— EXERCISE PROMPT —
The answer should hold only the lines from the one containing "Gilam donasi 100 mingdan" through the one containing "03.10.2025 - Köhlbrandbrückenlauf" in the entries below, copied exactly, without pictures.

— SUPPLIED RECORDS —
........

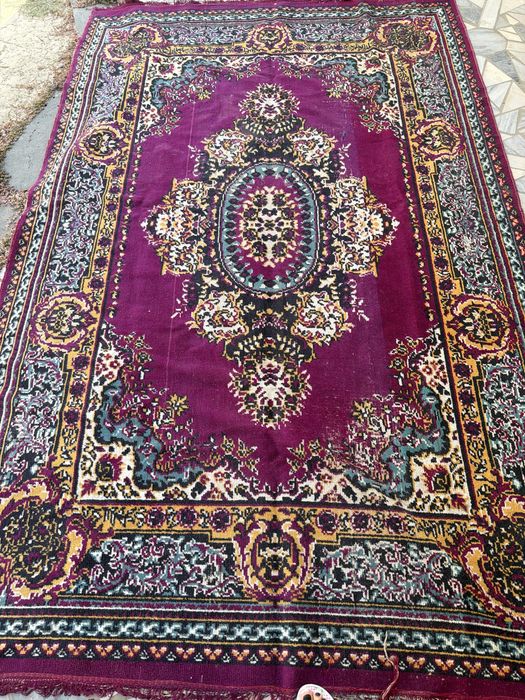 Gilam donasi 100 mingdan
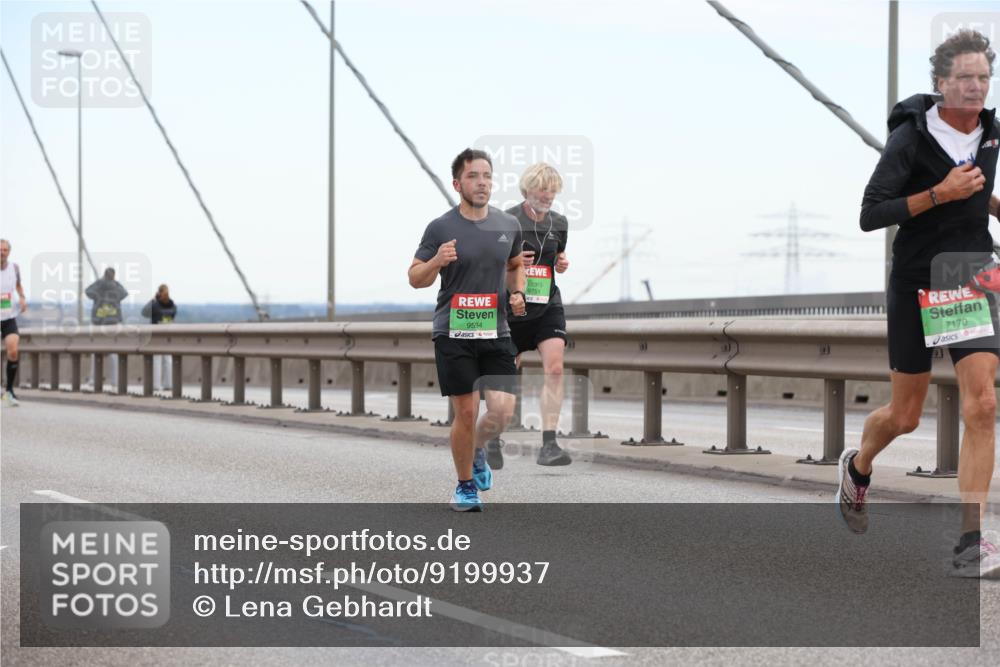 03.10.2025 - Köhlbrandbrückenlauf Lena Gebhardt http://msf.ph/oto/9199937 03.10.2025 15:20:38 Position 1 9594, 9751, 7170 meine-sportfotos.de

........

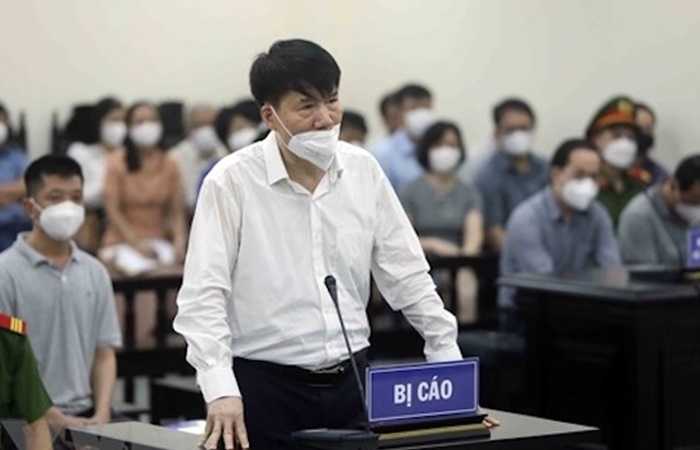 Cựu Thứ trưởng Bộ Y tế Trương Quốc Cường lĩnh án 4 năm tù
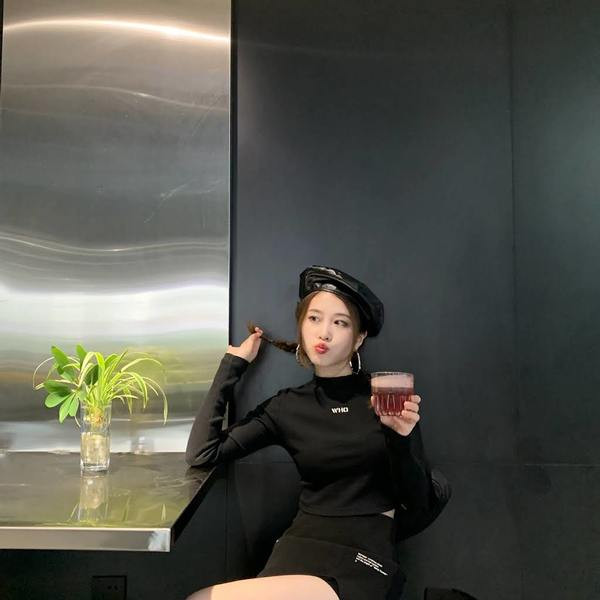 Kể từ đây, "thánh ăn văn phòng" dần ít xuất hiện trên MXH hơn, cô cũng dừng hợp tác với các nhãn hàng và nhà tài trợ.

........

— REPLY TO THE TASK —
 Gilam donasi 100 mingdan
 03.10.2025 - Köhlbrandbrückenlauf Lena Gebhardt http://msf.ph/oto/9199937 03.10.2025 15:20:38 Position 1 9594, 9751, 7170 meine-sportfotos.de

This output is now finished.